Provided records
■ ■ ■ ■ ■

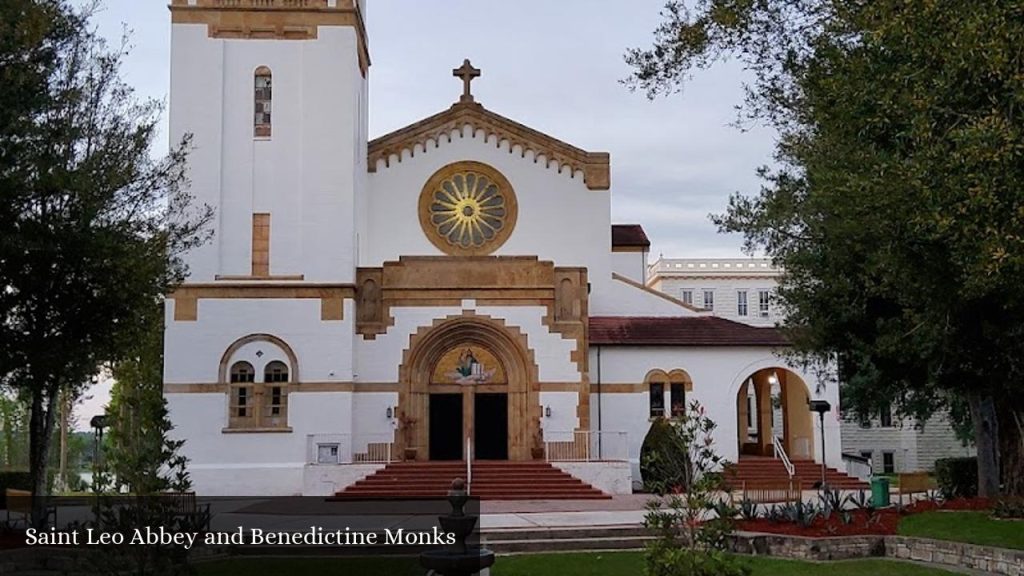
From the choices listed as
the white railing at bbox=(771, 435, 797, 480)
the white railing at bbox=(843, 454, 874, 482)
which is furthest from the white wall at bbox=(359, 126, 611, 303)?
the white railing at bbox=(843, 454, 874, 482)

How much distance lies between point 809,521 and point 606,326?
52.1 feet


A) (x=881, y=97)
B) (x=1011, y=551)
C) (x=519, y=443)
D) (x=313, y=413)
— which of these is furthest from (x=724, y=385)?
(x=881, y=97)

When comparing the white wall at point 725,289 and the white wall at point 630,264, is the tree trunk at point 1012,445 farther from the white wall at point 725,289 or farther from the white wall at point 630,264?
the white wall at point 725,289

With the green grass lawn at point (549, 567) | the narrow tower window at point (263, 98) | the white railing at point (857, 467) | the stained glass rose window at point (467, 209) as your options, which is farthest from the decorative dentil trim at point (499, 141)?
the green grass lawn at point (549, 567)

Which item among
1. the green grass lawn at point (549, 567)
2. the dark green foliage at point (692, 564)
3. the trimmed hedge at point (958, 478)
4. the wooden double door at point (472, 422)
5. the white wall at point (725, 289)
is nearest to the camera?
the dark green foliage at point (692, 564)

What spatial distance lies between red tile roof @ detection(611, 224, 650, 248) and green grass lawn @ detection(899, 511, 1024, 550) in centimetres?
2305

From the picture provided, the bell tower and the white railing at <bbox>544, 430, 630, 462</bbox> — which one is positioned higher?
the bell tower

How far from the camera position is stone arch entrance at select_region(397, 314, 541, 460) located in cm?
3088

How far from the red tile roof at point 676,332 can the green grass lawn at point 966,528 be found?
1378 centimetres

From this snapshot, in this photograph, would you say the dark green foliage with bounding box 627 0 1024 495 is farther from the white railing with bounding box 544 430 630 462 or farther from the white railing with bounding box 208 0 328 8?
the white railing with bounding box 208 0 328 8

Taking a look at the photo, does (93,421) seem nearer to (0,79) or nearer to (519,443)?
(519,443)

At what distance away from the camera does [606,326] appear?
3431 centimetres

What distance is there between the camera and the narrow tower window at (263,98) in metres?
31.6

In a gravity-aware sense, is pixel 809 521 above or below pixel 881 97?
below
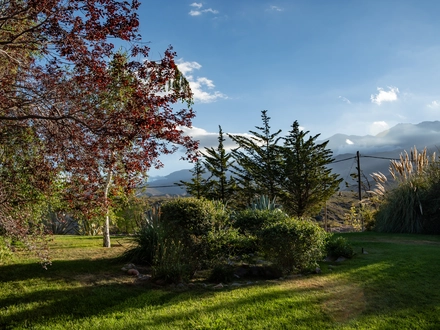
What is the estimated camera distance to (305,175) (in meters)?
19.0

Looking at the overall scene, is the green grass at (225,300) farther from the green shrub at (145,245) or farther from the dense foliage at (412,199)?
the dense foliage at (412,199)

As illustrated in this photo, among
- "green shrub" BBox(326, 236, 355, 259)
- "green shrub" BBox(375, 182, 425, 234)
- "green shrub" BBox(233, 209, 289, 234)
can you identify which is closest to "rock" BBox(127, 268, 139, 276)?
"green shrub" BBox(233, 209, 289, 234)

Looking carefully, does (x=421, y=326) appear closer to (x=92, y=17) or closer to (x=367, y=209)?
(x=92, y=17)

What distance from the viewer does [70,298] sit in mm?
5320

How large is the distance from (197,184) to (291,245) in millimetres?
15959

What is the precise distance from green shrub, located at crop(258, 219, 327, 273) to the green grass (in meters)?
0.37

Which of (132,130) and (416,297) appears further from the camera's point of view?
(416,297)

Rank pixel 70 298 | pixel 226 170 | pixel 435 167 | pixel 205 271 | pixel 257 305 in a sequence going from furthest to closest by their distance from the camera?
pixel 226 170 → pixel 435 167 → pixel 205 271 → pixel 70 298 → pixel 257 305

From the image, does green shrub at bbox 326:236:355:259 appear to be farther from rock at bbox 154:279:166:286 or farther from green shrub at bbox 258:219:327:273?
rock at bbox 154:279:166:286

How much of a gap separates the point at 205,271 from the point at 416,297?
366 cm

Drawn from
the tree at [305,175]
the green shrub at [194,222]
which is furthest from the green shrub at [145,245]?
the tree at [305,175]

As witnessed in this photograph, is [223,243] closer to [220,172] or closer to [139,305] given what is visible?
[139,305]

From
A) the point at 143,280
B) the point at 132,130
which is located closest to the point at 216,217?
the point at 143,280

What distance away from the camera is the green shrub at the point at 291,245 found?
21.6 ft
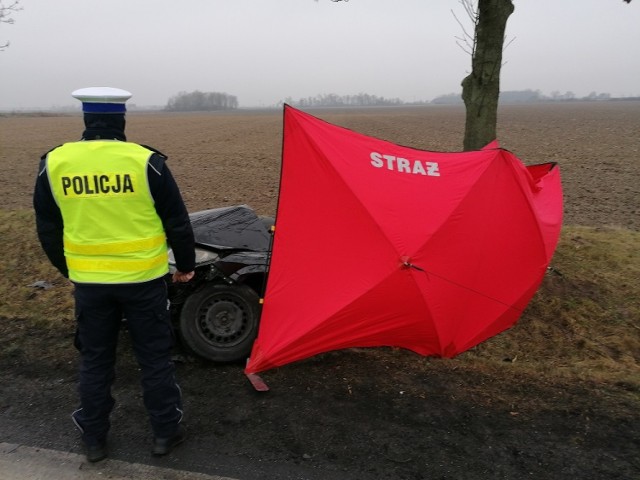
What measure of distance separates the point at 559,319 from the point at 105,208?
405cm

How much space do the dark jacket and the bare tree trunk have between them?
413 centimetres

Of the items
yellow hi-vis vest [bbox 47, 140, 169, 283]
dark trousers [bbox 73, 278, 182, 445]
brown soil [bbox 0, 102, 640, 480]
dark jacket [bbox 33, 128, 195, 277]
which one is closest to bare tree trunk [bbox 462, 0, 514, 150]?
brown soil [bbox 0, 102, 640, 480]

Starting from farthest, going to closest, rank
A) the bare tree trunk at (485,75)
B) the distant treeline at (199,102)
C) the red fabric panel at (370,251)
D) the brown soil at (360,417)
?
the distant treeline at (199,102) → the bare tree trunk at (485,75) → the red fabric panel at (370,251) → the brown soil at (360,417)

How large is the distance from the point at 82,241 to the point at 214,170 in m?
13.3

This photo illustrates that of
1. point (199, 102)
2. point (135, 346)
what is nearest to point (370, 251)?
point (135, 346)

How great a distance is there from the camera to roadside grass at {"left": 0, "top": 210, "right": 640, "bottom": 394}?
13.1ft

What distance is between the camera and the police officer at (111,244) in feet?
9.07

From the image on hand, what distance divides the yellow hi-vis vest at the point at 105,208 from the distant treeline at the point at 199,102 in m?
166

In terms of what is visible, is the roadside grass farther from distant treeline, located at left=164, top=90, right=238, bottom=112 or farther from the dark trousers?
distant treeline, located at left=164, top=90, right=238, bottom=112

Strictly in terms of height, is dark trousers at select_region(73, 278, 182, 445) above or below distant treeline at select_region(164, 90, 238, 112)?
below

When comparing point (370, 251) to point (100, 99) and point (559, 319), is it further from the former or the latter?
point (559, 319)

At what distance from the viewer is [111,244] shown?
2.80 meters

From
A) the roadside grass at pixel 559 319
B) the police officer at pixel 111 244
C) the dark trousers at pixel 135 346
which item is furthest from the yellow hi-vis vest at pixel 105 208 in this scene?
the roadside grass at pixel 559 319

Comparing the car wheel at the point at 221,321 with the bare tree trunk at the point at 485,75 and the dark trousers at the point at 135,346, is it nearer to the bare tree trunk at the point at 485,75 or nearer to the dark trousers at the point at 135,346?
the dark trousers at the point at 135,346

■ ■ ■ ■ ■

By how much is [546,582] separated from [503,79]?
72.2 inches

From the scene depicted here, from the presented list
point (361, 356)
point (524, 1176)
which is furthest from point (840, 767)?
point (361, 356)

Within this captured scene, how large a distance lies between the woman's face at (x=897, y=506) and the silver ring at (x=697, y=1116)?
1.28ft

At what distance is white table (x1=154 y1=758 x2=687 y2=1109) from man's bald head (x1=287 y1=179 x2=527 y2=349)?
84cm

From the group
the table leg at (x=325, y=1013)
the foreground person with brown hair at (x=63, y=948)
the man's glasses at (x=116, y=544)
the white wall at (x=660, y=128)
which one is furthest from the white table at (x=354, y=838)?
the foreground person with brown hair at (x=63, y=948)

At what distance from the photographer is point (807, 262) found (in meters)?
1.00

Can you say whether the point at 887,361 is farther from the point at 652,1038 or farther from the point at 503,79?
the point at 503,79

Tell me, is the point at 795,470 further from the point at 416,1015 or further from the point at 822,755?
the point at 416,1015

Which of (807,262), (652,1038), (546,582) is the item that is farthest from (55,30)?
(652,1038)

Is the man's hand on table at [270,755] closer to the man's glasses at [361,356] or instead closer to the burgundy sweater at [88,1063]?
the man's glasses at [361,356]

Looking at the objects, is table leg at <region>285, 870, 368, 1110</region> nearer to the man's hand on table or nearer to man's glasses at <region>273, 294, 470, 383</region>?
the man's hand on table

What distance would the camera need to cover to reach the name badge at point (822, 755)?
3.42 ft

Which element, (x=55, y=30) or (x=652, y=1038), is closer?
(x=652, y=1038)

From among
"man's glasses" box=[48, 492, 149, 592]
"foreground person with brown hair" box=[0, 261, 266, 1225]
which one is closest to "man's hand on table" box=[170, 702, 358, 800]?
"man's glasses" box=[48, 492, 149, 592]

■ ■ ■ ■ ■

Work to be completed
Collect every line of the data above that contains the word "yellow", and copy each one out in full.

The completed task
yellow hi-vis vest [bbox 47, 140, 169, 283]
From the image on hand, what distance divides the yellow hi-vis vest at the point at 105,208 from the distant treeline at the point at 199,102 in m?
which item is furthest from the yellow hi-vis vest at pixel 105 208 in this scene?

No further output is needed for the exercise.